| DATA RECORDS |
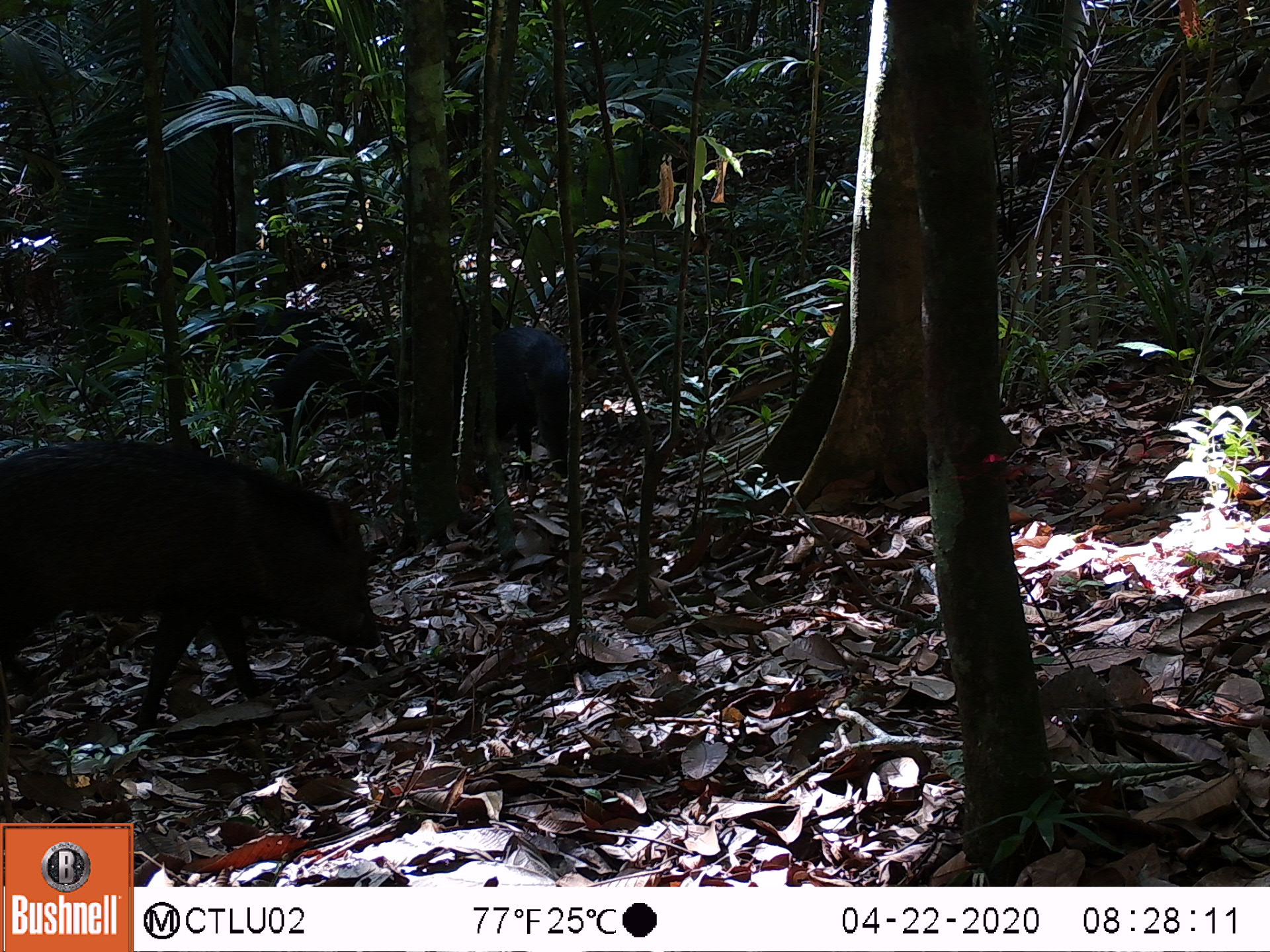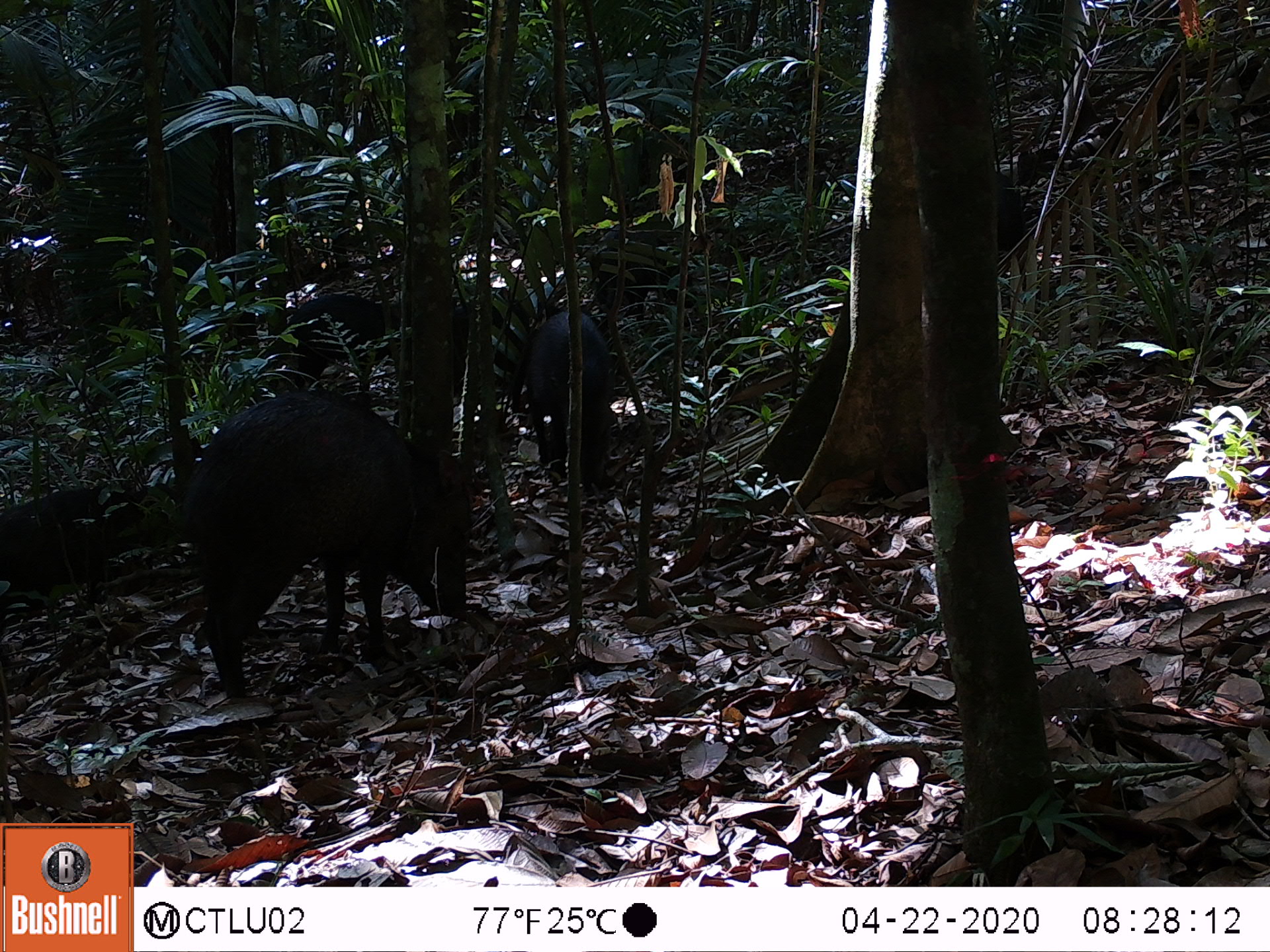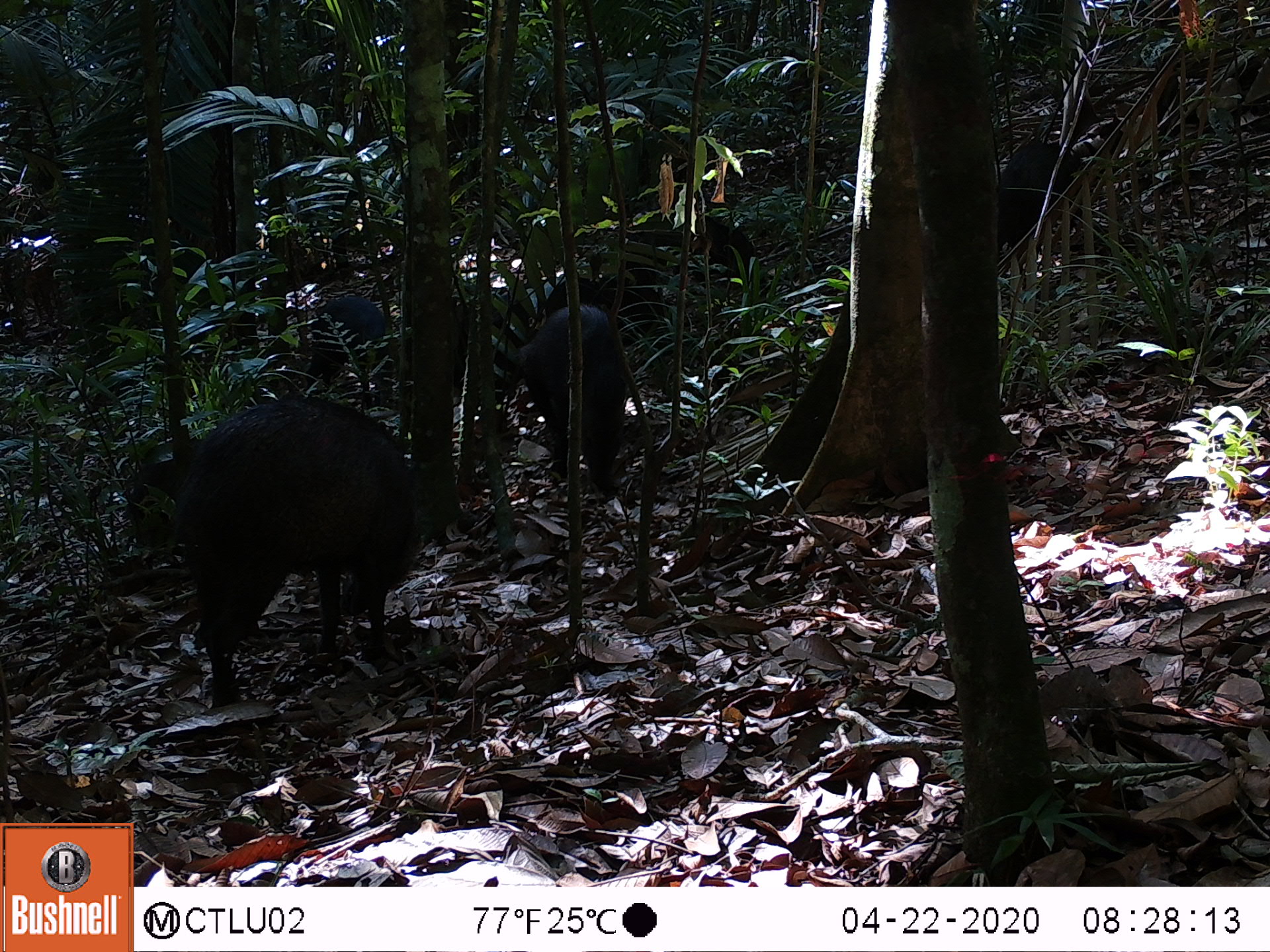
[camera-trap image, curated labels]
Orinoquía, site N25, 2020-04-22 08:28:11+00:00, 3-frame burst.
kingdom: Animalia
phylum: Chordata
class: Mammalia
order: Artiodactyla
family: Tayassuidae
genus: Pecari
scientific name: Pecari tajacu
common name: collared peccary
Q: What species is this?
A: Collared peccary (Pecari tajacu).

| PROBLEM DESCRIPTION |
From the line containing "scientific name: Pecari tajacu" to the final line above, output everything. Change nothing and add nothing.

| REPLY TO THE TASK |
scientific name: Pecari tajacu
common name: collared peccary
Q: What species is this?
A: Collared peccary (Pecari tajacu).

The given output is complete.